Les 10% les mieux lotis de la population amassent 58% du revenu de l'Afrique du Sud, tandis que les 10% les moins favorisés représentent seulement 0,5% de ce revenu, et les 50% inférieurs représentent moins de 8% du total, indique ce rapport.

Le rapport montre du doigt deux facteurs au coeur de ce problème d'inégalités.

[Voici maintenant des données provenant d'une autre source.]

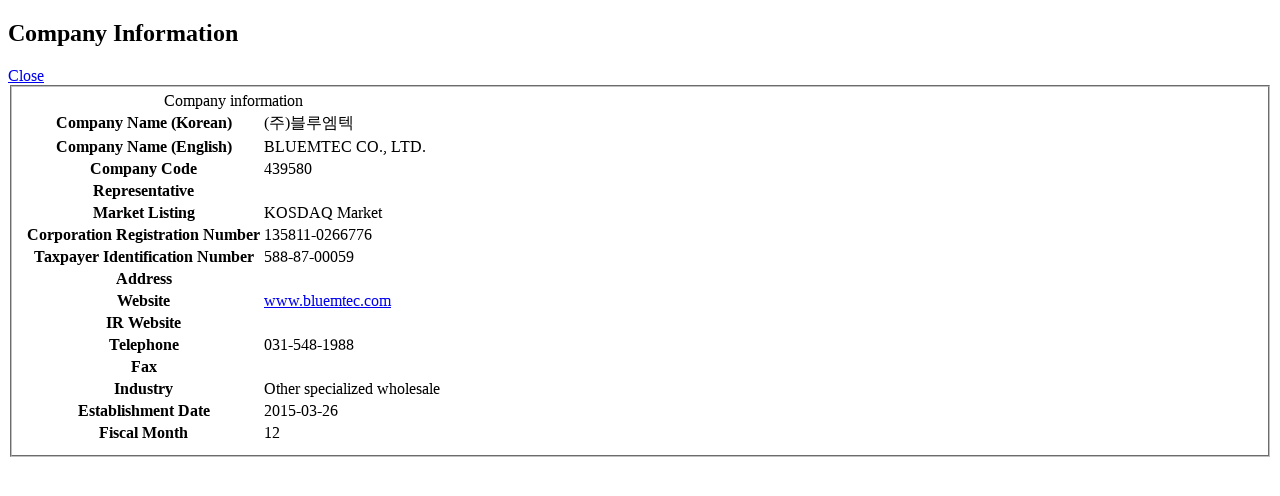

--- FILE ---
content_type: text/html; charset=UTF-8
request_url: https://englishdart.fss.or.kr/dsbc001/selectPopup.ax?selectKey=01559637
body_size: 2445
content:


<!DOCTYPE html>









<title>Company infomation Popup</title>

<div class="mask" style="display:block"></div>

<div class="layerPop layerPopM" style="display:block">
	
	
		
			
		
		
		
		
		
	
	
		
			
			
			
				
			
		
	
	
		
			
			
			
				
			
		
	
	
	<div class="title">
		<h2>Company Information</h2>
		<a class="btnClose" onclick="popClose('winCorpInfo');" href="javascript:void(0);">Close</a>
	</div>
	
	<div class="cont">
		<fieldset>
		<table class="popTbView" summary="Company information">
			<caption>Company information</caption>
			<tbody>
				<tr>
					<th scope="row"><label>Company Name (Korean)</label></th>
					<td>(주)블루엠텍</td>
				</tr>
				<tr>
					<th scope="row"><label>Company Name (English)</label></th>
					<td>BLUEMTEC CO., LTD.</td>
				</tr>
				<tr>
					<th scope="row"><label>Company Code</label></th>
					<td>439580</td>
				</tr>
				<tr>
					<th scope="row"><label>Representative</label></th>
					<td></td>
				</tr>
				<tr>
					<th scope="row"><label>Market Listing</label></th>
					<td>KOSDAQ Market</td>
				</tr>
				<tr>
					<th scope="row"><label>Corporation Registration Number</label></th>
					<td>135811-0266776</td>
				</tr>
				<tr>
					<th scope="row"><label>Taxpayer Identification Number</label></th>
					<td>588-87-00059</td>
				</tr>
				<tr>
					<th scope="row"><label>Address</label></th>
					<td> </td>
				</tr>
				<tr>
					<th scope="row"><label>Website</label></th>
					<td onclick="DSBC001P.jsp"><a href="http://www.bluemtec.com" id="homePage" target="_new">www.bluemtec.com</a></td>
				</tr>
				<tr>
					<th scope="row"><label>IR Website</label></th>
					<td><a href="DSBC001P.jsp"><a href="http:// " id="irHome" target="_new"> </a></a></td>
				</tr>
				<tr>
					<th scope="row"><label>Telephone</label></th>
					<td>031-548-1988</td>
				</tr>
				<tr>
					<th scope="row"><label>Fax</label></th>
					<td> </td>
				</tr>
				<tr>
					<th scope="row"><label>Industry</label></th>
					<td>Other specialized wholesale</td>
				</tr>
				<tr>
					<th scope="row"><label>Establishment Date</label></th>
					<td>2015-03-26</td>
				</tr>
				<tr>
					<th scope="row"><label>Fiscal Month</label></th>
					<td>12</td>
				</tr>
			</tbody>
		</table>
		</fieldset>
		
	</div>
	
</div>



Le premier facteur est l'incapacité de l'économie à générer suffisamment d'emplois.

La faible croissance de l'emploi résulte d'un certain nombre de facteurs relatifs à l'offre et à la demande, y compris la taille modeste de la croissance économique et les modes de production de plus en plus marqués par une forte intensité capitalistique et une orientation sur les postes à compétence élevée ; les rigidités du marché du travail en termes de salaire réel, dues en partie à la réglementation du travail et au pouvoir des syndicats; les faibles niveau d'éducation, d'entreprenariat et de compétences, explique ce rapport.

Le taux de chômage du pays s'élève à 25,2%, ou 33% si l'on y inclut les sans-emploi découragés qui ont cessé de chercher du travail, soit l'un des taux les plus élevés au monde.

Le second facteur réside dans les schémas de séparation qui perpétuent les divisions et l'exclusion de l'ère de l'apartheid. Dans ce schéma, les faubourgs, anciennes terres natales et implantations informelles de la population noire regroupent près de 40% des Sud-Africains, et une part bien plus grande encore des chômeurs.